Depression increases in some patients with multiple sclerosis over time, according to neuropsychologists, and this research finding could help reduce depression in patients and aid in better treatment strategies.
"Depressed mood in patients with multiple sclerosis changes more significantly over time than other stable depression symptoms such as a negative view of oneself or problems in sleep, fatigue, concentration, and appetite," said Peter Arnett, associate professor of psychology at Penn State.
In addition, data from the tests show that a larger number of patients in the increased depressed mood group were also using interferon beta drugs to slow down progression of the disease, but researchers say it is too early to say whether the drugs might be causing the depression.
"At this point we can only make an inference, but not a causal connection," said Arnett, a faculty member in the College of the Liberal Arts. He published his findings in the current (May) issue of the Journal of Neurology, Neurosurgery and Psychiatry.
Statistical analyses suggest that while symptoms such as negative outlook, sleep problems and concentration remained stable over time, depressed mood changed significantly.
Depression is very common in multiple sclerosis. Around half of all MS patients are diagnosed with clinically significant depression at some time during the course of the disease. This may not only affect patients' cognitive ability but also their daily functions and quality of life, Arnett explained. However, the way in which depression progresses is still unclear because previous studies focused on a single measure of depression, rather than several symptoms such as mood, a negative outlook, and problems with sleep, fatigue, concentration, and appetite.
"We have to understand the characteristics of how depression changes and evolves over time," said Arnett. "A better understanding of the natural history of these changes might help inform better treatment strategies. This is the first study to have done this."
Working with John Randolph of Dartmouth Medical School, Arnett chose 53 patients who were diagnosed with definite or probable multiple sclerosis. Patients were tested twice over a gap of three years to see what effect changes in coping strategies had on the patients' depression, and whether an increase in depression symptoms was linked to interferon beta treatments.
"We found that patients whose depressed mood increased over time also showed a decreased use of actively coping with stress, while patients whose depression decreased were using significantly more active ways of coping," said the Penn State researcher. "We could make an inference that reduced use of active coping causes people to become more depressed, however, we cannot make that connection with certainty, given the methodology we used."
Data from his study indicate that 43 percent of patients with an increased depressed mood were taking interferon beta drugs at both test points, compared to just 13 percent of patients with a decreased depressed mood.

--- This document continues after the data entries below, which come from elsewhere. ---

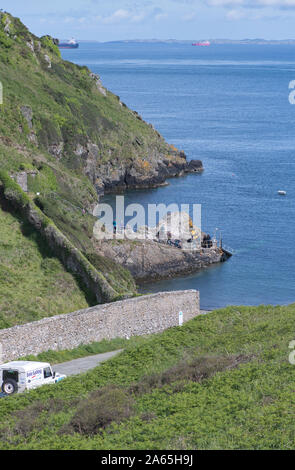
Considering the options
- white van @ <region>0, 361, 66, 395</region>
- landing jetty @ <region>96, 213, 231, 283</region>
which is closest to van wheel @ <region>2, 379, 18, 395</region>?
white van @ <region>0, 361, 66, 395</region>

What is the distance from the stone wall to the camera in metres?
29.0

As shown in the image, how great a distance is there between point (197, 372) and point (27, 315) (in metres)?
14.3

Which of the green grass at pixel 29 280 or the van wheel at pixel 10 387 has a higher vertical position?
the green grass at pixel 29 280

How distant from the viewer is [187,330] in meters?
32.4

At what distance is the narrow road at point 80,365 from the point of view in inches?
1117

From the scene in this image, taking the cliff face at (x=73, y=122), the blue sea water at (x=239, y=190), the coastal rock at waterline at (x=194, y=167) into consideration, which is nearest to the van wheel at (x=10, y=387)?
the blue sea water at (x=239, y=190)

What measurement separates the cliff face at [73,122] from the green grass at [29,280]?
2593 centimetres

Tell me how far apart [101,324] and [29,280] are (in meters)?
8.59

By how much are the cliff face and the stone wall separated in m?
35.4

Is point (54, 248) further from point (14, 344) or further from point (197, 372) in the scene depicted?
point (197, 372)

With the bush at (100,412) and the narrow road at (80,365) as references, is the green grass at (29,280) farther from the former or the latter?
the bush at (100,412)

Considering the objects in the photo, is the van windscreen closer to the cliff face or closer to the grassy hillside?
the grassy hillside
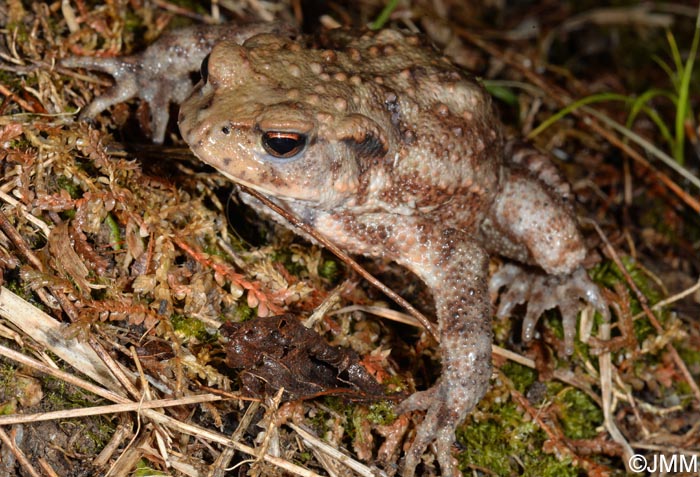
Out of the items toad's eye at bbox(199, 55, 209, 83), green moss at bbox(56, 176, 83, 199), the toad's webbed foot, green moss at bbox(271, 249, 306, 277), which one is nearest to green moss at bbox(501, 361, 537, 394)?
green moss at bbox(271, 249, 306, 277)

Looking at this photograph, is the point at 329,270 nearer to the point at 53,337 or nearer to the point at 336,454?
the point at 336,454

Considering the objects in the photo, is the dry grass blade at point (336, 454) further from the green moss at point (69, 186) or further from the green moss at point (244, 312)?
the green moss at point (69, 186)

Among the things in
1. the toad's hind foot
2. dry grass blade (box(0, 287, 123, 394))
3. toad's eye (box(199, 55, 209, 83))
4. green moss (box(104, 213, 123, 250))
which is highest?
toad's eye (box(199, 55, 209, 83))

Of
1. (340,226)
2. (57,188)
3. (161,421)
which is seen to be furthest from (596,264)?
(57,188)

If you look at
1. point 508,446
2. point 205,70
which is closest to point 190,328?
point 205,70

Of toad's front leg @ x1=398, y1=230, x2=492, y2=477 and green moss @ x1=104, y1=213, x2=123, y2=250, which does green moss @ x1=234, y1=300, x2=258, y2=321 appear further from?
toad's front leg @ x1=398, y1=230, x2=492, y2=477

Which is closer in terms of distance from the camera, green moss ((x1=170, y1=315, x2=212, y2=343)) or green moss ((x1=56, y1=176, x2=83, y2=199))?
green moss ((x1=170, y1=315, x2=212, y2=343))

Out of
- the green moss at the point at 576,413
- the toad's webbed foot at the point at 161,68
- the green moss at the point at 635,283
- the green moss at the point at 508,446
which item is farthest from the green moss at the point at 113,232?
the green moss at the point at 635,283
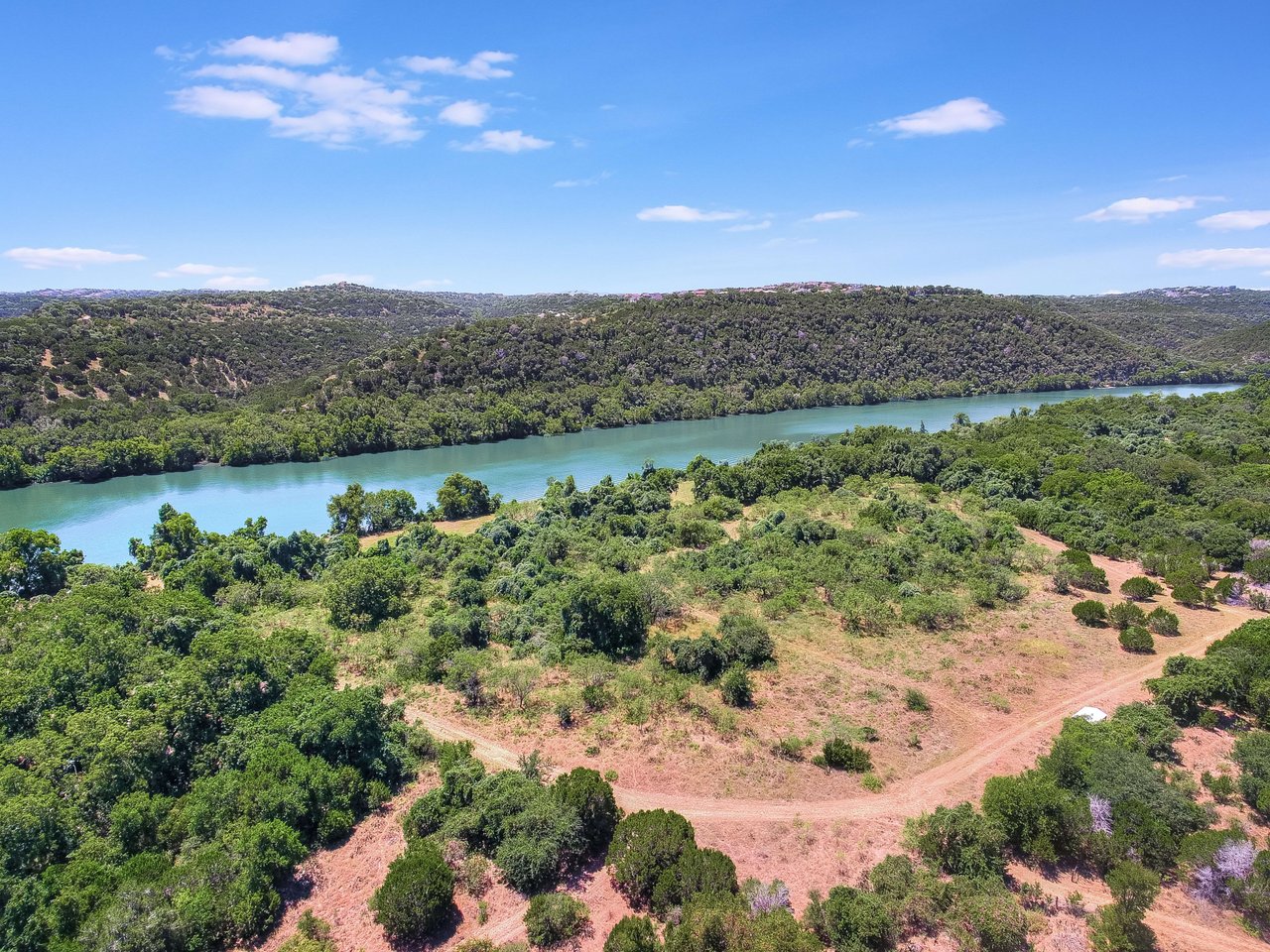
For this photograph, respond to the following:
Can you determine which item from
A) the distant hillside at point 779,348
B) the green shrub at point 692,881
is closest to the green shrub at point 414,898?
the green shrub at point 692,881

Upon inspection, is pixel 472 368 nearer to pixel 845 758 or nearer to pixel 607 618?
pixel 607 618

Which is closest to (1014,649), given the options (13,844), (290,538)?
(13,844)

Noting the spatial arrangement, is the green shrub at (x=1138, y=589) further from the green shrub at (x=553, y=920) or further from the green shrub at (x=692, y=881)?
the green shrub at (x=553, y=920)

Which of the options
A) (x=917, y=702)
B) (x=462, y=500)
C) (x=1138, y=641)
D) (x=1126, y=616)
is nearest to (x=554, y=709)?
(x=917, y=702)

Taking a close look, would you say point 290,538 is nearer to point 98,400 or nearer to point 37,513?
point 37,513

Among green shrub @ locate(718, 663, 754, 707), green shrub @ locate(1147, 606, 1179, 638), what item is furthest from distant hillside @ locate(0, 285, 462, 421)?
green shrub @ locate(1147, 606, 1179, 638)

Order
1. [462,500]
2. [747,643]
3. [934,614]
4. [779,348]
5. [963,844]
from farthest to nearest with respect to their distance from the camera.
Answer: [779,348] → [462,500] → [934,614] → [747,643] → [963,844]
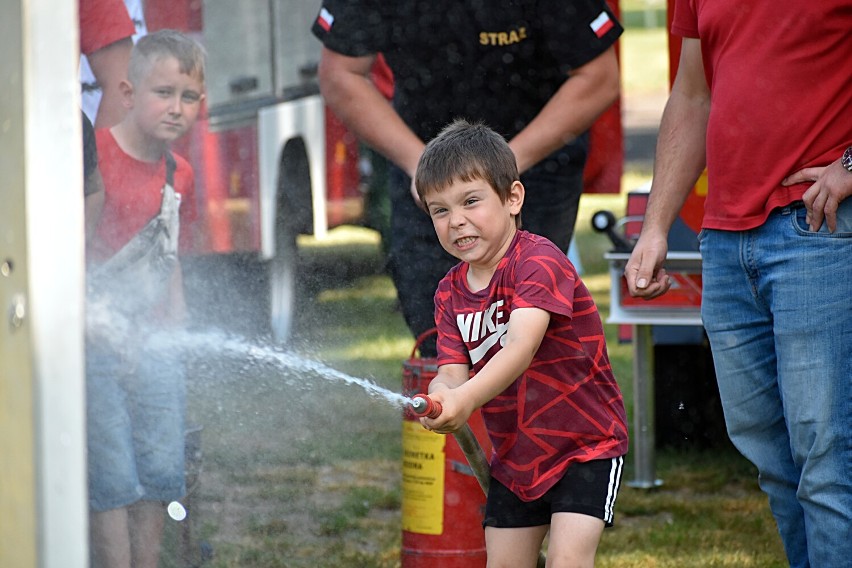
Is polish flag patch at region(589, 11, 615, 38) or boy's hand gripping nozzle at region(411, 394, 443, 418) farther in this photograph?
polish flag patch at region(589, 11, 615, 38)

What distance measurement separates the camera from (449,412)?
2365 millimetres

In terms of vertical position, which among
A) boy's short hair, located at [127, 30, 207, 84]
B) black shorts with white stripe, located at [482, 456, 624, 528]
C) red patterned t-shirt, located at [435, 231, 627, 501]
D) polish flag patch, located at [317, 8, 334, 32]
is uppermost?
polish flag patch, located at [317, 8, 334, 32]

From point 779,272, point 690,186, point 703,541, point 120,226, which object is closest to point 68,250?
point 120,226

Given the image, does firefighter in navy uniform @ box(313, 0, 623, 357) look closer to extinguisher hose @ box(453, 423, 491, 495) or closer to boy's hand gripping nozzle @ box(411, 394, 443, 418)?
extinguisher hose @ box(453, 423, 491, 495)

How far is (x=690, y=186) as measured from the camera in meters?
3.06

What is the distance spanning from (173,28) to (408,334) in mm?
3096

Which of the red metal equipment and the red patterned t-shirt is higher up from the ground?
the red patterned t-shirt

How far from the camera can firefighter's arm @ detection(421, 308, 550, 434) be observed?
7.81ft

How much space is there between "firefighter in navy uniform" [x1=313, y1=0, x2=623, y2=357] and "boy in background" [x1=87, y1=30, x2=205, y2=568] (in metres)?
0.55

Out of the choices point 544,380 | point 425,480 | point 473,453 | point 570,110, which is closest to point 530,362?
point 544,380

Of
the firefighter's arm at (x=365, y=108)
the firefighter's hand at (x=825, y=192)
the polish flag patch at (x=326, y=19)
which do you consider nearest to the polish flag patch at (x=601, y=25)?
the firefighter's arm at (x=365, y=108)

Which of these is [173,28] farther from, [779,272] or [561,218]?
[779,272]

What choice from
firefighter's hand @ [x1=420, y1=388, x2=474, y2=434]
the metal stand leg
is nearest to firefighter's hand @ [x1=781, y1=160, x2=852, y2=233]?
firefighter's hand @ [x1=420, y1=388, x2=474, y2=434]

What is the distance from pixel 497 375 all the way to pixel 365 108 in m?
1.35
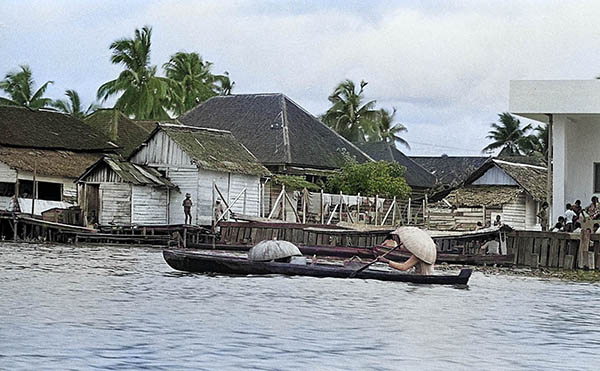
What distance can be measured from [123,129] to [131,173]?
15929 millimetres

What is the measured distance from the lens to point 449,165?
295 feet

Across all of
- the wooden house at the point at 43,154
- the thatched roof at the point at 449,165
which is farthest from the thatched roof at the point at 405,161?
the wooden house at the point at 43,154

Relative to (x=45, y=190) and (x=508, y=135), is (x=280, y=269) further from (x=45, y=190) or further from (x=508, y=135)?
(x=508, y=135)

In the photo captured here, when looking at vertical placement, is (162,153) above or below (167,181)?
above

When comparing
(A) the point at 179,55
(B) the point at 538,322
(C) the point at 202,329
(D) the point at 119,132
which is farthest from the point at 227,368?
(A) the point at 179,55

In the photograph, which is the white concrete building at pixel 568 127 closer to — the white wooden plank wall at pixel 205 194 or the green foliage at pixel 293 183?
the white wooden plank wall at pixel 205 194

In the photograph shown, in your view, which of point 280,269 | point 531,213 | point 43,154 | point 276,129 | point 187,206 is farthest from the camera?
point 276,129

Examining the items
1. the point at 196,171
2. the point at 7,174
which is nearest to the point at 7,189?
the point at 7,174

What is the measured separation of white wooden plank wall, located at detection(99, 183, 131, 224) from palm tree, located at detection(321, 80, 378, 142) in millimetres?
31008

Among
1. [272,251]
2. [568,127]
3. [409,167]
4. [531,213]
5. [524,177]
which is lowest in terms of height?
[272,251]

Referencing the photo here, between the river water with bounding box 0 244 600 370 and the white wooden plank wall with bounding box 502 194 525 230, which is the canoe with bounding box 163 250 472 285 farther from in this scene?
the white wooden plank wall with bounding box 502 194 525 230

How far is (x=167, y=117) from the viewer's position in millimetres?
69250

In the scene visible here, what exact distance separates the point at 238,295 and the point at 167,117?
47.1m

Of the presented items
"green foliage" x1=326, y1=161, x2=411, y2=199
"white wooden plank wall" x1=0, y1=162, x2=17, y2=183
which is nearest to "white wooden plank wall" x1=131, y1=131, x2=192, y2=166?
"white wooden plank wall" x1=0, y1=162, x2=17, y2=183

In other words, people who increased in their depressed mood were much more likely to be taking interferon beta drugs.
"Once again we cannot prove anything causally, but it warrants some comment that maybe these interferon drugs represent some kind of a risk factor for increased depression," said Arnett.
One implication of the results is that people who have depressed mood might benefit from learning some active coping strategies while in therapy, and thus become less susceptible to increased depression, he added. Second, since negative evaluative symptoms of depression were found to be quite stable over time and unlikely to change easily, targeting them through cognitive-behavioral therapy might prove beneficial.
Physicians, psychologists, and neurologists who are involved in prescribing interferon beta drugs need to be careful about following up and seeing how the patients are doing in terms of their depressed mood, according to the Penn State researcher.
"Suicide is a big risk in MS patients. You certainly wouldn't want to prescribe somebody a drug that might increase that risk without monitoring that person very carefully," he noted.